Su cara se transformó rápidamente. Fingió apresuradamente una sonrisa y se apresuró por dar un último sorbo. Se puso un pequeño sombrero, cargó un pesado maletín del suelo, el cual yo no había notado y se puso de pie.
– Me voy, G. –se despidió cordialmente –Tengo tantos asuntos pendientes que siento que un siglo no alcanzaría para acabarlos. Visítame, si te es posible, con previo aviso, claro está.
– Lo haré, Raulillo –le dije, presuroso, mientras el se aproximaba a la puertecita del café, y alcé la mano en señal de despedida –Suerte con los asuntos, ojala no se te olviden otros.
Esto último pareció caerle como un baldazo frío. Se quedó parado en la puerta, pensativo pero siempre manteniendo esa amabilidad, a veces fingida. Me dio una última sonrisa y se despidió con la mano.
– No olvidaré nada. Todo está muy planeado, G. Te seguiré leyendo.
Aquella conversación me había dejado insatisfecho, por su poca duración y por lo esquivo que había sido con los asuntos que realmente me interesaban. Pero –y yo no lo sabía- había tenido un gran efecto en Raúl, sin que yo me diera cuenta.

Varios días después, esperaba yo, con ansias, la llegada a mi patio de entrada de la edición dominical del Noticias y Cultura. Un artículo mío, de crítica a algunos escándalos políticos que se habían suscitado, saldría publicado en dicha edición y quería comprobar si es que acaso la habían modificado a manera de censura –algo muy típico del Noticias y Cultura-.
Recibí el diario de manos del joven repartidor, que me sonrío tendiendo la mano, esperando una propina. Yo, avaro por excelencia, me sentía bastante alegre por la publicación de mi artículo, pese a aun no haberlo visto, y le obsequié poco más de cuatro soles –una millonada para el joven-.
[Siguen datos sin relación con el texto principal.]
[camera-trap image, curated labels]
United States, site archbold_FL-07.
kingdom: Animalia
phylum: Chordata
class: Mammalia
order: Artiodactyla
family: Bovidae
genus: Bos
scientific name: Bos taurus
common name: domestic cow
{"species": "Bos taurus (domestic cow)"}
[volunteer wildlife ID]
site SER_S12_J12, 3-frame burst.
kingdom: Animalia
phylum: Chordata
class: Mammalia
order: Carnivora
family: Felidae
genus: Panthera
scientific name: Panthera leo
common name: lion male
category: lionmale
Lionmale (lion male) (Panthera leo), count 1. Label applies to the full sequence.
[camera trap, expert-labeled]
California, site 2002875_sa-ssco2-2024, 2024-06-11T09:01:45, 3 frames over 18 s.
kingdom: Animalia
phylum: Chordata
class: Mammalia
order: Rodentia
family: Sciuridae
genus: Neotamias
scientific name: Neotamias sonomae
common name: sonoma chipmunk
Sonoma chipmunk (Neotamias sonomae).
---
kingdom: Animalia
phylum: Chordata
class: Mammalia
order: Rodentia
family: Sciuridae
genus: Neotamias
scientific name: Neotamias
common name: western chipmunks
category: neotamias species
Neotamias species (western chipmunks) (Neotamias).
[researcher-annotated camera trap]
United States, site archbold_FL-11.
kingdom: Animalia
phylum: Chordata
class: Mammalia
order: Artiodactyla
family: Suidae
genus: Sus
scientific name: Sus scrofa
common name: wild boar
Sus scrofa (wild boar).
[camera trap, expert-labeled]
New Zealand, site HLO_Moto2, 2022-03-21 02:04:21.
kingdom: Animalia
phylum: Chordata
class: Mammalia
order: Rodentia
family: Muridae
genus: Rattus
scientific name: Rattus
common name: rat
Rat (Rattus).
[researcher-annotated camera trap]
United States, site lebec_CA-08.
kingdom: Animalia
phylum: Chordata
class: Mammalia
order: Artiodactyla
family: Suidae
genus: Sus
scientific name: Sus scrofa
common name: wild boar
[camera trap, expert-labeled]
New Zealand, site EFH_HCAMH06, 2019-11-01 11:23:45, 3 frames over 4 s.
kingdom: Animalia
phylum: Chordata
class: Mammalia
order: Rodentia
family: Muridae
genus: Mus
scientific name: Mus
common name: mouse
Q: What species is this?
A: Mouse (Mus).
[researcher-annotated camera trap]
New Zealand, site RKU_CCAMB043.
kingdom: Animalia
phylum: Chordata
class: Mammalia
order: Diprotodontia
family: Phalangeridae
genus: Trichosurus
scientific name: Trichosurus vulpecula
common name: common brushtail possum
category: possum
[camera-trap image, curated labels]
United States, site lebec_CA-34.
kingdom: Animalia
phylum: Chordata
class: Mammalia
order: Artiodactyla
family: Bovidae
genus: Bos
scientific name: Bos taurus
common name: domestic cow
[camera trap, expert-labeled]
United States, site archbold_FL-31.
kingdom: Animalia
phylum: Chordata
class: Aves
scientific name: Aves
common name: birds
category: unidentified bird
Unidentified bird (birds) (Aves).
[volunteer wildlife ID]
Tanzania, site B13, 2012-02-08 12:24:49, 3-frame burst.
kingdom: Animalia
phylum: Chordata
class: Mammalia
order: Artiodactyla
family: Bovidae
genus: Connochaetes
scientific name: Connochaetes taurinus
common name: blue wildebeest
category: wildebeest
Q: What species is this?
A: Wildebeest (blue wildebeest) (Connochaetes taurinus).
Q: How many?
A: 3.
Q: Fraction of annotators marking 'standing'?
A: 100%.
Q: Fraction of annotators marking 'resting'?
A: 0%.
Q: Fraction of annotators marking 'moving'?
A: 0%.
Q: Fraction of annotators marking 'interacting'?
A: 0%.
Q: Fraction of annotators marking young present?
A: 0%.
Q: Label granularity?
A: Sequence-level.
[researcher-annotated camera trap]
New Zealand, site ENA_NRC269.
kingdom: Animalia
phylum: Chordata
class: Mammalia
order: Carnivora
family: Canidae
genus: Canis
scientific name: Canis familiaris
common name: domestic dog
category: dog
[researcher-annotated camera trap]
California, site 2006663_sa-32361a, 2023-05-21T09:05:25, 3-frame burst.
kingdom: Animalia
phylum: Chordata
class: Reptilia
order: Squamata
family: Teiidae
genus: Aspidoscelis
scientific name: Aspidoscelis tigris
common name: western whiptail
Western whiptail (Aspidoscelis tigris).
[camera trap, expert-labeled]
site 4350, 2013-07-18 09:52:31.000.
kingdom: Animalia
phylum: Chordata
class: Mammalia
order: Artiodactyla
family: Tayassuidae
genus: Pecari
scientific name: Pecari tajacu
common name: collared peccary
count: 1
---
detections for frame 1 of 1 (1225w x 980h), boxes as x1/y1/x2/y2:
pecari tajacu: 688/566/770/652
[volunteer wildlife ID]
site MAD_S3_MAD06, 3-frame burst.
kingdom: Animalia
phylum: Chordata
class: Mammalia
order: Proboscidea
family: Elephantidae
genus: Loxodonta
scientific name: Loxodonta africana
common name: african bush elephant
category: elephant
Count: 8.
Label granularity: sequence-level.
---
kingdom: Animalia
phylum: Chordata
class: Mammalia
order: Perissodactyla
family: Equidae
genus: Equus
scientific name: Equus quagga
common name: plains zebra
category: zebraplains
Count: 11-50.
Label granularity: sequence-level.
La sonrisa de mi rostro transmutó en algo oscilante entre el agobio, la tristeza y la sorpresa, cuando en primera plana, se anunciaba con imágenes incluidas, la noticia del día. «Gran magnate se quita la vida». Al pie de la noticia se distinguían dos figuras. Una de ellas era la foto del buen Raulillo. Aquella que siempre presentaba en los curriculums en nuestras épocas de recién graduados. Y al lado, ridículamente contrastante, una foto de la oficina de su padre, con Raulillo tendido en el piso y con un hilo de sangre chorreando de su oreja y empapando toda la alfombra.
Se había dado un disparo, el muy infeliz, sin razón aparente, o al menos ninguna que los diarios pudiesen explicar. Se hacía alusión, además, a lo poco coherente de dicho suicidio, «el magnate Baldía estaba entrando en una nueva etapa de afianzamiento económico» relataba el reportaje.
¿Qué dirían los burgueses? Su padre, sus tíos, su cuantiosa clientela. No podían decir nada. Ellos lo habían matado ¿O acaso había sido yo?